▶ TÂCHE: Dans le texte fourni sur la doctrine du jihâd, sous quel nom Abû Hâmid Al Ghazali est-il connu en Occident ?

▶ TEXTE FOURNI:
Doctrine : le « grand jihâd » spirituel n’exclut nullement le « petit jihâd » guerrier (Ghazali, Ibn Taymiyya)

Mise au point doctrinale alors que beaucoup de polémistes prennent la défense du rappeur Médine, qui lui connait sa doctrine sunnite.

Abû Hâmid Al Ghazali (1058-1111) est connu en occident sous le nom de Algazel. A Paris c’est son nom qu’a choisi l’Institut de théologie de la Grande Mosquée de Paris…Ses livres sont parmi les meilleures ventes dans les rayons Islam des grandes librairies française. Dans son livre La mesure des Actes (Albouraq, 2005) il affirme que la distinction entre petit et grand jihâd aurait été définie par Mahomet et ses compagnons, donc sacralisée :

« Combattre effectivement est aussi malaisé que de reprendre le souffle. Seul le connaîtra celui qui cherche à extirper l’appétit de son âme. C’est pourquoi les compagnons ont dit « nous revenons du « petit jihâd » pour aborder le « grand jihâd » ils ont donné à la lutte à l’épée contre les mécréants le nom de « petit jihâd ». C’est ainsi que quand on a demandé au prophète « quel est le meilleur des jihâd Ô envoyé de Dieu » il a répondu « Le combat contre tes passions».

Le petit jihâd est un préalable à l’accomplissement d’une société pacifiée et vouée sans entraves à l’islam, où il n’existe pas de groupes d’individus gênant l’application de son programme. Le « grand jihâd », combat spirituel, ne peut se réaliser pleinement que dans une société favorable à l’islam. Ghazali, aussi surnommé l’ « argument de l’islam » ne dit pas autre chose dans son Livre du Repentir (éditions de la Ruche, 2003) :

« La cessation de l’inclination est due à la force de la certitude et à la sincérité de la lutte antérieure […] l’affirmation de celui qui estime cela n’atteint pas le mérite du combat spirituel puisqu’elle relève une incapacité à embrasser le sens plénier du mot jihâd (note de l’Obs-i: combat spirituel), car le but du jihâd (guerrier) n’est pas une fin en soi, il vise plutôt le fait de briser l’acharnement de l’ennemi pour qu’il ne t’entraîne pas vers ses désirs et s’il échoue dans sa tentative de t’entraîner ainsi, il ne peut plus t’empêcher d’emprunter la voie de la religion. »

Mais le hadith sur la distinction entre petit et grand jihâd ne fait pas partie des Authentiques (Sahîh), et est rejeté par ibn Taymiyya.

▶ DONNÉES ENREGISTRÉES:
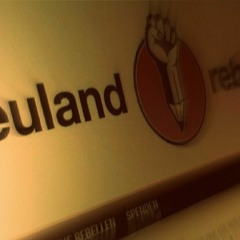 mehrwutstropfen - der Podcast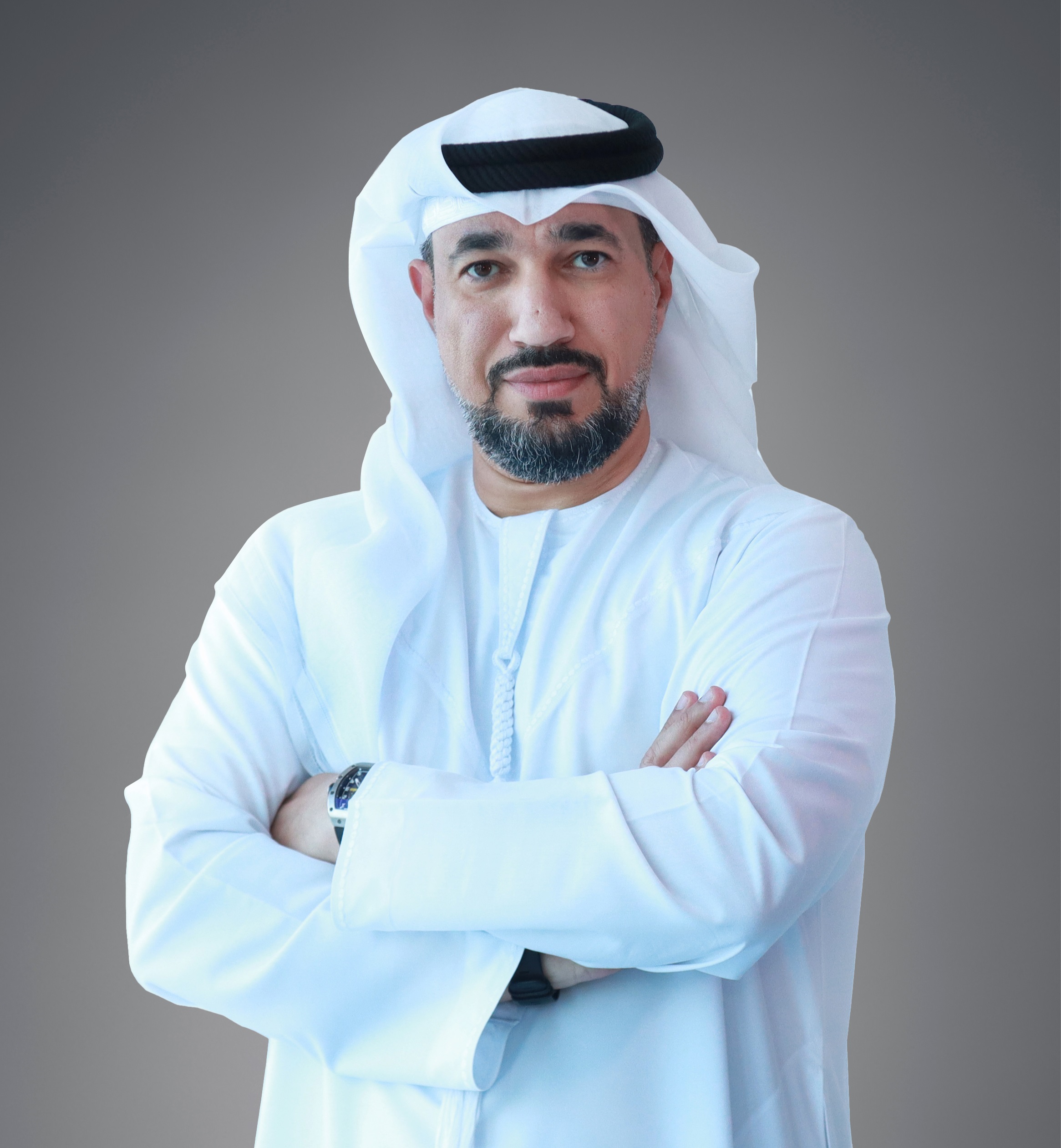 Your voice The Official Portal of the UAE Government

==

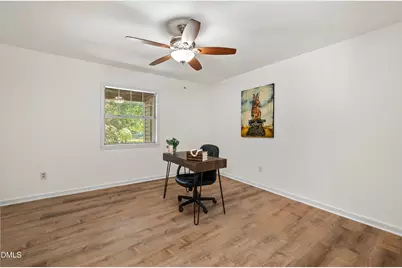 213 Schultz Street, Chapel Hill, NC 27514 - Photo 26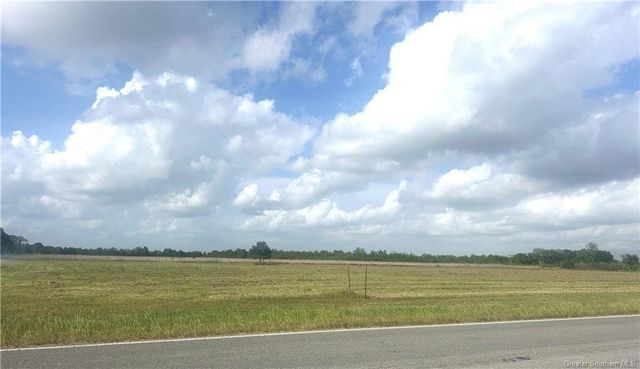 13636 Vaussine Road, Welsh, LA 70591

▶ RÉSULTAT DE L'EXERCICE: Sous le nom d'Algazel.